Nach dem Streaming-Anbieter Netflix zieht auch Amazon nach und stellt seinem Streaming-Dienst Amazon Prime Video für Russland ein. Ferner wird auch der Paketversand nach Russland eingestellt.

Amazon Streaming Russland: Auch Amazon stoppt Russland Streams, auch den Paketversand
Amazon Streaming Russland: Auch Amazon stoppt Russland Streams,
auch den Paketversand -Bild: Amazon

So war der Streaming-Konkurrent Netflix schon am Montag mit der Streaming Sperre gegen Russland gestartet. Am gestrigen Abend zog dann Amazon im Rahmen einer Mitteilung nach. So wird man den Nutzern in Russland bis auf Weiteres den Zugang zu seinem Streaming-Dienst Prime Video sperren. Der Konzern gab zudem bekannt, den Versand von Produkten an Privatkunden in Russland und Belarus zu stoppen.
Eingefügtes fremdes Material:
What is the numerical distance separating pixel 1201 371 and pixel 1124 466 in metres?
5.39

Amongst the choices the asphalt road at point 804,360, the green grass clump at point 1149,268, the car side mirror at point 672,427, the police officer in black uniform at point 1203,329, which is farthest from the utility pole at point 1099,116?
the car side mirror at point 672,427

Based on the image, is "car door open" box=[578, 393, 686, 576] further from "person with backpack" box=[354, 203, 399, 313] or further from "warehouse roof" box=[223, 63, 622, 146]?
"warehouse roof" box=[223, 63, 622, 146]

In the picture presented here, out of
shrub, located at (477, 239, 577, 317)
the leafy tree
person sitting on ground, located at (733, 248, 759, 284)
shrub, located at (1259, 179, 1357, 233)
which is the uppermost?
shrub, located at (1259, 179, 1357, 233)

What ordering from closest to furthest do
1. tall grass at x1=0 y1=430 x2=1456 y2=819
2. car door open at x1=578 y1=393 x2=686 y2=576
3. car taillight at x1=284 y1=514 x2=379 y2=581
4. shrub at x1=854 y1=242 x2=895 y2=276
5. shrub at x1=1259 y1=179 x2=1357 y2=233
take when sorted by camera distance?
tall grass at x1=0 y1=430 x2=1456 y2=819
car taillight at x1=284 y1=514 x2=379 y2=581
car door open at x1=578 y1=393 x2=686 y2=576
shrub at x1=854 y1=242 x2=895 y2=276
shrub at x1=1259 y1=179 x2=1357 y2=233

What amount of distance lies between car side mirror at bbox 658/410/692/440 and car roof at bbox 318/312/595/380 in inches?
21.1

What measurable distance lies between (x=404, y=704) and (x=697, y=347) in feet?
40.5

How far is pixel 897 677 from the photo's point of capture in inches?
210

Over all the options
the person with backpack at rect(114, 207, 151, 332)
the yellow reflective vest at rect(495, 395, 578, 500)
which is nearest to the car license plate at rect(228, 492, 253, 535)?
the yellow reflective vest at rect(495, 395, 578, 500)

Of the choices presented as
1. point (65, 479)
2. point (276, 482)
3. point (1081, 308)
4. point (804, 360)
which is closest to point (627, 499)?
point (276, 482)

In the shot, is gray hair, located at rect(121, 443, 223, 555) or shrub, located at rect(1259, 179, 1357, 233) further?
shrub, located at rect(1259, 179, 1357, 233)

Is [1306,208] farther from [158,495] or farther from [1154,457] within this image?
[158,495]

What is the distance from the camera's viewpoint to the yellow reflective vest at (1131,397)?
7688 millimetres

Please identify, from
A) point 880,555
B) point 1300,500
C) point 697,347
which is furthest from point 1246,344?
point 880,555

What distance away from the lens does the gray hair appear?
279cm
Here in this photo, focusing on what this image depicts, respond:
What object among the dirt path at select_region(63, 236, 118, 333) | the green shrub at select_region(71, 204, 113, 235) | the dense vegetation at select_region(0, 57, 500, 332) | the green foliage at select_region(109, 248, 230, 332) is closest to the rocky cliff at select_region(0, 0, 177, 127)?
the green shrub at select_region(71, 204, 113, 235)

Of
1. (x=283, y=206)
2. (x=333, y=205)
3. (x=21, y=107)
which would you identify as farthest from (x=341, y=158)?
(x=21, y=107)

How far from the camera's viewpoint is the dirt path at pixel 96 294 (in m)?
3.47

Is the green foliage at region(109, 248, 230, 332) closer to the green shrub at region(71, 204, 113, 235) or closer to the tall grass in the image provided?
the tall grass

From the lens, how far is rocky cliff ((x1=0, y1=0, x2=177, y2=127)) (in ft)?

Auch von den Sanktionen betroffen sind der Amazon Online-Marktplatz und auch die Cloud-Plattform AWS für neue Kunden in Russland und Belarus. Der Konzern betonte, in Russland keine Datenzentren, Infrastruktur oder Büros zu betreiben.

Ferner machte Amazon schon seit längerer Zeit keine Geschäfte mit der russischen Regierung. Der Konzern arbeite eng mit IT-Organisationen zusammen, um der Ukraine beim Schutz gegen Cyber-Angriffe zu helfen.

Netflix Streaming Russland: Der Erste Streaming Dienst mit Netflix stoppt Russland Streams

Zuerst berichtete Variety über die Einstellung. Bestätigt wurde dieses dann von Reuters und CNBC.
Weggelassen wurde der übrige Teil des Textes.